R - Final Project

Do Four Year Graduates From Mid Atlantic Colleges Earn 10% or More Than Two Year Graduates?

RPub link : https://rpubs.com/cliftonleesps/r_week3_final

# 5. BONUS – place the original .csv in a github file and have R read from the link. This will be a very useful skill as you progress in your data science education and career.

data_frame = read.table(file="https://raw.githubusercontent.com/cliftonleesps/dataset/main/scorecard.csv", header=TRUE,sep=",")

# Remove a few unecessary columns
data_frame <- subset(data_frame, select = c(inst_name, state_abbr, pred_degree_awarded_ipeds, earnings_med, count_not_working, count_working))

# 2. Data wrangling: Please perform some basic transformations. They will need to make sense but could include column renaming, creating a subset of the data, replacing values, or creating new columns with derived data (for example – if it makes sense you could sum two columns together)

# create two subsets for two and four year colleges in the mid Atlantic states
mid_atlantic_2 <- subset(data_frame,  str_detect(state_abbr, "(NY|NJ|DE|MD|DC|VA|WV)") & pred_degree_awarded_ipeds == 2 )

mid_atlantic_4 <- subset(data_frame,  str_detect(state_abbr, "(NY|NJ|DE|MD|DC|VA|WV)") & pred_degree_awarded_ipeds == 3 )
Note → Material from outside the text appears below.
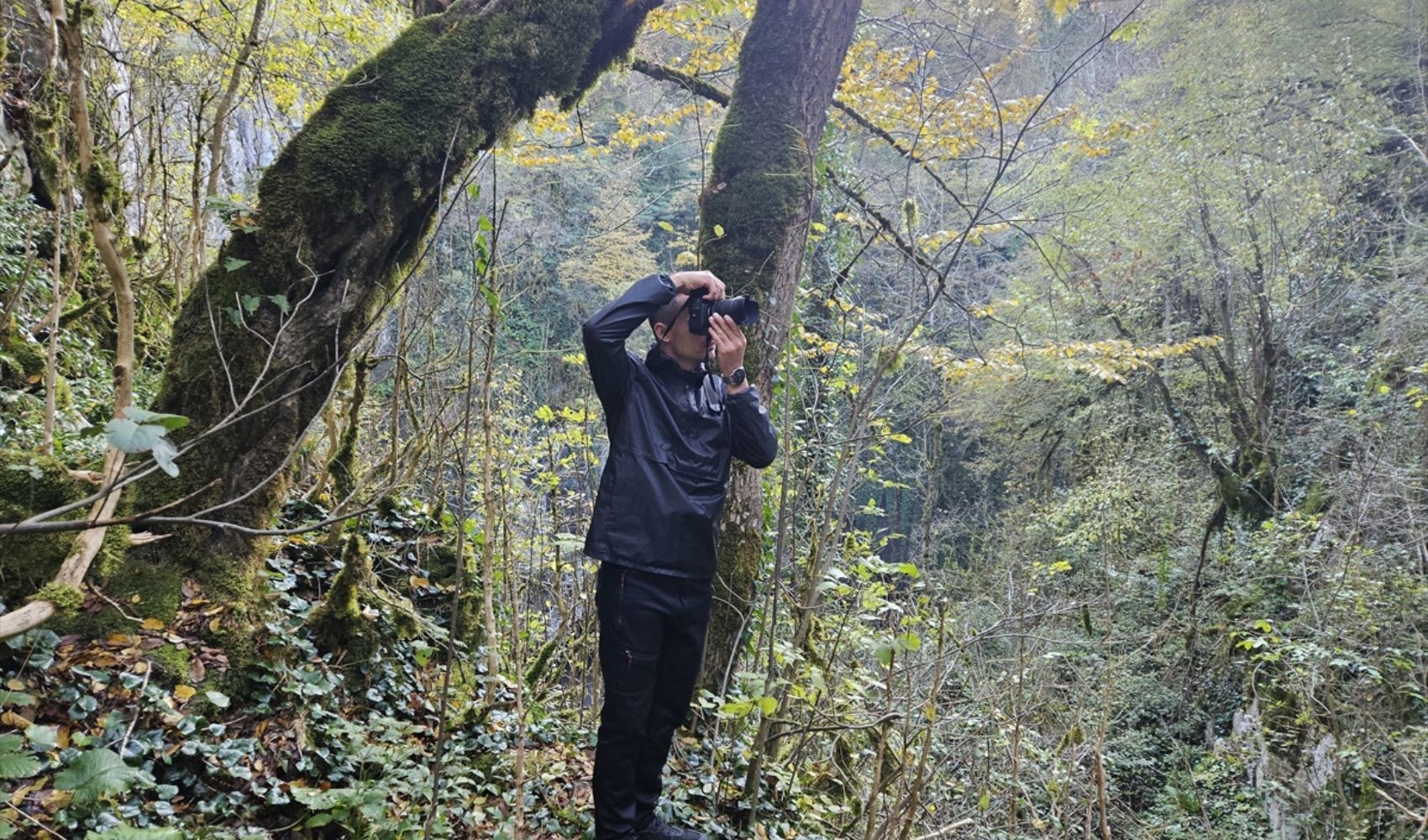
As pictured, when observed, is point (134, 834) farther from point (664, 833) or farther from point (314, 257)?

# remove the ped_degree_adwarded_ipeds
mid_atlantic_2 <- subset(mid_atlantic_2, select = c(inst_name, state_abbr, earnings_med, count_not_working, count_working))

mid_atlantic_4 <- subset(mid_atlantic_4, select = c(inst_name, state_abbr, earnings_med, count_not_working, count_working))


# add a new column for percent working from count_working and count_not_working
mid_atlantic_2$percent_working <- round(mid_atlantic_2$count_working / (mid_atlantic_2$count_not_working + mid_atlantic_2$count_working) * 100)

mid_atlantic_4$percent_working <- round(mid_atlantic_4$count_working / (mid_atlantic_4$count_not_working + mid_atlantic_4$count_working) * 100)

# Replace some values with string replacements
# Replace Community College with 'CC'
mid_atlantic_2$inst_name <- str_replace(string=mid_atlantic_2$inst_name, pattern="Community College", replacement="CC")
mid_atlantic_4$inst_name <- str_replace(string=mid_atlantic_4$inst_name, pattern="Community College", replacement="CC")

# Replace College with 'Col.'
mid_atlantic_2$inst_name <- str_replace(string=mid_atlantic_2$inst_name, pattern="College", replacement="Col.")
mid_atlantic_4$inst_name <- str_replace(string=mid_atlantic_4$inst_name, pattern="College", replacement="Col.")

# Replace University with 'Uni.'
mid_atlantic_2$inst_name <- str_replace(string=mid_atlantic_2$inst_name, pattern="University", replacement="Uni.")
mid_atlantic_4$inst_name <- str_replace(string=mid_atlantic_4$inst_name, pattern="University", replacement="Uni.")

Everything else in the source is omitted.